Moscow Map and Country Region
CORSICA The gammadia L, the cornerstone, appears for the first time with its christological meaning in the catacomb of the Via Dino Compagni in Rome on a person’s pallium 4th c.. In his left hand, this person holds a scroll resting on his hip and with his right the hem of his pallium on which is portrayed the L. At times it is represented with a double L, as on the pallium of St. Stephen 6th c. and the small basilica called the “basilica of the Traditio clavium,” and the cemetery of Commodilla at Rome. At Naples, in the only painted arcosolium in the cemetery of St. Severo, a person shows on the hem of the pallium the same gammadia flipped in the opposite direction, L, a perspectivism of sorts. The use of the L as cornerstone became very widespread. One finds it at Ravenna in the side chapel of the mausoleum of Galla Placidia 5th c.. In the procession of the martyrs of S. Apollinare Nuovo, it appears in a pair LL on the pallium of St. Hippolytus 6th c.. At Milan, in the small chapel of St.
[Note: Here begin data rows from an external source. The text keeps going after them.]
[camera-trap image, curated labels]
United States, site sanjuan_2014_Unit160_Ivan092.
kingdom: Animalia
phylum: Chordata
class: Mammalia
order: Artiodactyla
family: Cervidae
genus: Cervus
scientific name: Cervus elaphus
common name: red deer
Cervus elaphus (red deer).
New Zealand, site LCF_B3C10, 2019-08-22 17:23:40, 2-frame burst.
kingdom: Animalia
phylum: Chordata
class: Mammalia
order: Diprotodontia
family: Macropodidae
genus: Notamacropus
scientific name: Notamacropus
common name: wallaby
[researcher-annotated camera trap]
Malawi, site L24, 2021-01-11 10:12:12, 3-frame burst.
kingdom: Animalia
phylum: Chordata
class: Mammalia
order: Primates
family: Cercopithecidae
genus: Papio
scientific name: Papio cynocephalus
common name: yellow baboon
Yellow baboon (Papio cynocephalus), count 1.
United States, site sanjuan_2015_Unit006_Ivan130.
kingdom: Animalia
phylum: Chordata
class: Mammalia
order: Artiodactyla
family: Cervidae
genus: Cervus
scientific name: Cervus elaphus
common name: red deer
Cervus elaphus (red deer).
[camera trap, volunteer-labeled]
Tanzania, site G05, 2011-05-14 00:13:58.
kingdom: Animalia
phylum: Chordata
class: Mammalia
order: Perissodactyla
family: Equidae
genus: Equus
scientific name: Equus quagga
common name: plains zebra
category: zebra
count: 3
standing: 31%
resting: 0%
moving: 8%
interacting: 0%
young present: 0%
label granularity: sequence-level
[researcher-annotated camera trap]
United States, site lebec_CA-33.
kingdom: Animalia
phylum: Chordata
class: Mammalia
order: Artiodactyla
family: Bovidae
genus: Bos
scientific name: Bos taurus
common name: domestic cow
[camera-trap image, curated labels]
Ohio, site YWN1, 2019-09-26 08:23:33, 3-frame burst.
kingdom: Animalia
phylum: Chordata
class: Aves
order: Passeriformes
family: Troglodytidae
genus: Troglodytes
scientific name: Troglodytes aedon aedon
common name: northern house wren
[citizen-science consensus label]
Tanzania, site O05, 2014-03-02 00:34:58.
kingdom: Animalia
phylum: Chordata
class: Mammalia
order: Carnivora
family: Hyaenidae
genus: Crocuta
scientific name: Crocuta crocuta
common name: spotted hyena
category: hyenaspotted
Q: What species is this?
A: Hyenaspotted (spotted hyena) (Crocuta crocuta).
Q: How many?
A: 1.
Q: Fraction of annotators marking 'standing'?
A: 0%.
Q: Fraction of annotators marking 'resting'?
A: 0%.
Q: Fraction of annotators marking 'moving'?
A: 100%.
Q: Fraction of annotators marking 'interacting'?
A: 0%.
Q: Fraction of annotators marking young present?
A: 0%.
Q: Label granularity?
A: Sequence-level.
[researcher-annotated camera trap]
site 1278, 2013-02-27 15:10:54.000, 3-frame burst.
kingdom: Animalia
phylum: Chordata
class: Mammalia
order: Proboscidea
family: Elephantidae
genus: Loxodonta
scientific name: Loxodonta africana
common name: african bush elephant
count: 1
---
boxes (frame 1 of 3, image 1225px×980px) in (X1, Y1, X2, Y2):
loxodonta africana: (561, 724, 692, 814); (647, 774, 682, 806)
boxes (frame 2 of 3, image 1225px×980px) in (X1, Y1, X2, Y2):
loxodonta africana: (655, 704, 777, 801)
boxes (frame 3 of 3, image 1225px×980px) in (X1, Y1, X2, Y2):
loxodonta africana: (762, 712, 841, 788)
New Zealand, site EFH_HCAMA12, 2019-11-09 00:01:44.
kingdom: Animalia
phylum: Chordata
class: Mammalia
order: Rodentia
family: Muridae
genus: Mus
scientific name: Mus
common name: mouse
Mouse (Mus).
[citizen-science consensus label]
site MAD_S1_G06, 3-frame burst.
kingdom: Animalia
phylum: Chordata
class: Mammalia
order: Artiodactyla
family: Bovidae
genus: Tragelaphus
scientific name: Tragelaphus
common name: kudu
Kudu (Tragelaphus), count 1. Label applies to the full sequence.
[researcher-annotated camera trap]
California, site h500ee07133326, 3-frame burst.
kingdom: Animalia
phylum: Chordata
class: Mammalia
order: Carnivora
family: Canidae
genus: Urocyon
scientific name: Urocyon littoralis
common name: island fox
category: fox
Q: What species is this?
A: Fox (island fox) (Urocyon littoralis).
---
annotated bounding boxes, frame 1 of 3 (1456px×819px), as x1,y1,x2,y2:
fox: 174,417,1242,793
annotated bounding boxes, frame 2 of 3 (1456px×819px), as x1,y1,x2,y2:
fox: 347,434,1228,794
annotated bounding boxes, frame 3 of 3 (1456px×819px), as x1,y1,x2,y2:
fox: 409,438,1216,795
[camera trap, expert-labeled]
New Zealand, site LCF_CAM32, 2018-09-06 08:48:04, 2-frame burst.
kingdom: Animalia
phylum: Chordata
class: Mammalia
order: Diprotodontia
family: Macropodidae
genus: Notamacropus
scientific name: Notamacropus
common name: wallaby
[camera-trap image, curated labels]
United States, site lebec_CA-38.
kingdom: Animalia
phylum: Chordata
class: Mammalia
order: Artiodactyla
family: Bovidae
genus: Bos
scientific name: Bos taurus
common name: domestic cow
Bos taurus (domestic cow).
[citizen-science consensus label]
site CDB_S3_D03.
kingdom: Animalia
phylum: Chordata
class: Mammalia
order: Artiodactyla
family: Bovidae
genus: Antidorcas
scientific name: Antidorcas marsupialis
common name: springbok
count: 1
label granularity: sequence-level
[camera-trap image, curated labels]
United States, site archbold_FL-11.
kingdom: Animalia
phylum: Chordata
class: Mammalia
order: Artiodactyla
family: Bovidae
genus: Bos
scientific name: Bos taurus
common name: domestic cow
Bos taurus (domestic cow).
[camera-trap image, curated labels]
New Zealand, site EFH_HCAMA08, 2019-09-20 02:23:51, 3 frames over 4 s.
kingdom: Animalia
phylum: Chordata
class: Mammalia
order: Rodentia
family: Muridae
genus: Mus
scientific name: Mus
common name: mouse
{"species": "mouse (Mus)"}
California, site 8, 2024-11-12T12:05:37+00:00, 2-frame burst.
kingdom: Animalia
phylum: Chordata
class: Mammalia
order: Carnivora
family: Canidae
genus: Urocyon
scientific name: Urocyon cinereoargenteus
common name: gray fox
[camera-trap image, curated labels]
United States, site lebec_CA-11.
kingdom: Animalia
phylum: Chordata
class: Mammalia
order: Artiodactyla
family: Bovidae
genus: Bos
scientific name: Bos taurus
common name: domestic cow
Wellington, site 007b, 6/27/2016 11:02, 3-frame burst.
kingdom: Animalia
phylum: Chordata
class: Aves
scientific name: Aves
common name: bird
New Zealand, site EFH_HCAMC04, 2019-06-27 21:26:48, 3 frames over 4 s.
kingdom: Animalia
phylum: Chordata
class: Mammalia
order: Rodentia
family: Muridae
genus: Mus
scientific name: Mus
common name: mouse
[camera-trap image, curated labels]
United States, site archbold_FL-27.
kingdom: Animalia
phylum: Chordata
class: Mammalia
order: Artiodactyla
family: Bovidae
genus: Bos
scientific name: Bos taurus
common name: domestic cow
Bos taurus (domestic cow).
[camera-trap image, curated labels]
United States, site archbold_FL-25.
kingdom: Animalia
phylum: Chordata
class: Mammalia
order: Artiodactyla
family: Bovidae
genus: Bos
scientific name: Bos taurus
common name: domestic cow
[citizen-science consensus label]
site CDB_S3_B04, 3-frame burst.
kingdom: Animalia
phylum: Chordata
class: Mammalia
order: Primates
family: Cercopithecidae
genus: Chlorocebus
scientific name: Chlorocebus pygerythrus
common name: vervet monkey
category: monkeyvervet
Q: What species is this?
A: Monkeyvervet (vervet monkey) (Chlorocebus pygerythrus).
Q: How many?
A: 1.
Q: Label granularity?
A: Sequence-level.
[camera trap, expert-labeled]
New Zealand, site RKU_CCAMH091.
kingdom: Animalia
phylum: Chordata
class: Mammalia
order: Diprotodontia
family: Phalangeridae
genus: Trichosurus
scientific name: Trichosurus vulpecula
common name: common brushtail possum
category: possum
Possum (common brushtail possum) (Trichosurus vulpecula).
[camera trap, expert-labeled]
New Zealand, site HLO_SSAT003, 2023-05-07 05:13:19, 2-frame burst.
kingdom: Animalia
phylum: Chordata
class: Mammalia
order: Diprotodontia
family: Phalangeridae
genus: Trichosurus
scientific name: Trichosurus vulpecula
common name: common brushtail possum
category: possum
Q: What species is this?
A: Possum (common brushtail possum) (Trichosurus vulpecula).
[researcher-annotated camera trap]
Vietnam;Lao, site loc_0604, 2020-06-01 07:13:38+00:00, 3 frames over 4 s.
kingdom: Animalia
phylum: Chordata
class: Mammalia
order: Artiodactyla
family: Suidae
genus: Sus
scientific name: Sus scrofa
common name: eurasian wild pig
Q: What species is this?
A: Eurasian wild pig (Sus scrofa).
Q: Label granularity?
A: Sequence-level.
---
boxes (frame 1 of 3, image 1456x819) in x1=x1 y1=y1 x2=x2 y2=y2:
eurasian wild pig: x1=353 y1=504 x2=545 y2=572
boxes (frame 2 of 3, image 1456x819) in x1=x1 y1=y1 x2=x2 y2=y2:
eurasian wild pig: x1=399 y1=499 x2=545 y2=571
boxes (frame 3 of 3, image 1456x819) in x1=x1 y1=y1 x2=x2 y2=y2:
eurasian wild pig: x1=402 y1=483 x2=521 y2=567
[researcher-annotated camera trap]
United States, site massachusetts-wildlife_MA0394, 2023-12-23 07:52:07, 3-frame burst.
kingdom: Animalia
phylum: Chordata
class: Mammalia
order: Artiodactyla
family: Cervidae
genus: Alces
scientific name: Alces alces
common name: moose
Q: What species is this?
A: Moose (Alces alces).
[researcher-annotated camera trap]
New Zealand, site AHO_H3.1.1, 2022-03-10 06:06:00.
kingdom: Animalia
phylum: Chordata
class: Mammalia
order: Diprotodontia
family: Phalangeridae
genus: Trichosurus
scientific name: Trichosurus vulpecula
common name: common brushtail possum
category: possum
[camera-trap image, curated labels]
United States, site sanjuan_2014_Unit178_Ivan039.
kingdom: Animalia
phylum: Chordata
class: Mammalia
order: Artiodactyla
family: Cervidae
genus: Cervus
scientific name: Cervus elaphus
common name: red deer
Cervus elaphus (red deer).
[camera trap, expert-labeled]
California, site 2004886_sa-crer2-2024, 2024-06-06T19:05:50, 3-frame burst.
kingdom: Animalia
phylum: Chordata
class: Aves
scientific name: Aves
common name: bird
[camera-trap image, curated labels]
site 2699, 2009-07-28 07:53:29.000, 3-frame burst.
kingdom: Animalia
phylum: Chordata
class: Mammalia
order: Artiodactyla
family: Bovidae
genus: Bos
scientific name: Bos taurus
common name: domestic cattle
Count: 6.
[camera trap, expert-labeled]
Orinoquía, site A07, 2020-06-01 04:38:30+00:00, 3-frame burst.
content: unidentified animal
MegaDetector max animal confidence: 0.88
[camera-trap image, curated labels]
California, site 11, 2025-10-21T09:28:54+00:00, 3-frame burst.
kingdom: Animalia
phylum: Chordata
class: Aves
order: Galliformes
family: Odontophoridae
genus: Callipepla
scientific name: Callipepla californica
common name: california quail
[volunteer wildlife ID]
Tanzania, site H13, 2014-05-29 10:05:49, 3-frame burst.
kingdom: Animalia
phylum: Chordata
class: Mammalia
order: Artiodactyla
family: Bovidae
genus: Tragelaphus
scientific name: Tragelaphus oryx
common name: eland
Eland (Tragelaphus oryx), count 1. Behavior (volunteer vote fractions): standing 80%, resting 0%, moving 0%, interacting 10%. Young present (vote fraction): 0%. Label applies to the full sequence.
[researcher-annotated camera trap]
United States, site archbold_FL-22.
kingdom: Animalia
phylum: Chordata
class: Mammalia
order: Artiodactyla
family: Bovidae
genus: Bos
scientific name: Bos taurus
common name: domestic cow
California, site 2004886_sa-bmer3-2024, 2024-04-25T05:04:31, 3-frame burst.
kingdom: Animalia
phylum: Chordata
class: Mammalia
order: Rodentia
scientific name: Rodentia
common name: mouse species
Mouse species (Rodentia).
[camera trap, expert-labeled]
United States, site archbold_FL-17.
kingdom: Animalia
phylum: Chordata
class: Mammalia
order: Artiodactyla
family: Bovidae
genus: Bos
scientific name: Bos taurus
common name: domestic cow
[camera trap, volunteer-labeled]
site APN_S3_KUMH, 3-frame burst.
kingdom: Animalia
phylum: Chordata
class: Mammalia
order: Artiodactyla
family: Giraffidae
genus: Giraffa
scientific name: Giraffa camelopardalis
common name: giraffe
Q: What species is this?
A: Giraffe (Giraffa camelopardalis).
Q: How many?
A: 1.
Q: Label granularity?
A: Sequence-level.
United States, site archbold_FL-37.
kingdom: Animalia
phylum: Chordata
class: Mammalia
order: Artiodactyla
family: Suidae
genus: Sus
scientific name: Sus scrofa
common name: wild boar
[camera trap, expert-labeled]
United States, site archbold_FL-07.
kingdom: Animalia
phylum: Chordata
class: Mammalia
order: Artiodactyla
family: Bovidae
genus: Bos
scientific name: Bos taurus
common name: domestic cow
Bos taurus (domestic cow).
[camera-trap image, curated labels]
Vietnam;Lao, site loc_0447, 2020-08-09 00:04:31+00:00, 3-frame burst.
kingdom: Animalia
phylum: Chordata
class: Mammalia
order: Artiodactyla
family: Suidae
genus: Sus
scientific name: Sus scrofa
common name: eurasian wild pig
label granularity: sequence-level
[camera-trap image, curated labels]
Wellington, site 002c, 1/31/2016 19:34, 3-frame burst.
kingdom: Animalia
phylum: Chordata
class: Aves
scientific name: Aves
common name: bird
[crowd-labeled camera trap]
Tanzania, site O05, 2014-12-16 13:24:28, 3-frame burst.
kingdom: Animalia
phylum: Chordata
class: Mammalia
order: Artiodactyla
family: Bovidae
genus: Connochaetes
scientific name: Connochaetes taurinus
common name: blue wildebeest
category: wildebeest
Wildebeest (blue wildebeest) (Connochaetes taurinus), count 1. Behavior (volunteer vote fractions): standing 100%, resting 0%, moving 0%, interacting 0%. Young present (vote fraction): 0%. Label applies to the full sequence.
Aquilino, on the mosaic of the apse on the righthand side, the young Christ seated on a throne in the middle of the apostolic college, displays the L on the hip of his pallium 5th c.. In the apse of Parentium one can see the Madonna with child and the two angels with L’s.
History for Moscow Map
After losing the printing contract for William Brooker’s Boston Gazette, Benjamin Franklin’s brother, James, begins publishing The New England Courant, the third regularly produced newspaper established in the Country colonies. Unlike the stiff and torpid reporting that characterizes the Boston NewsLetter and the Boston Gazette, the New England Courant is designed to entertain, amuse, and stimulate readers. Moscow Map Benjamin Franklin, writing under the pseudonym of Silence Dogwood, frequently contributes satirical essays to the Courant, and he will briefly assume the paper’s editorship, when his brother is jailed on contempt charges in 1722.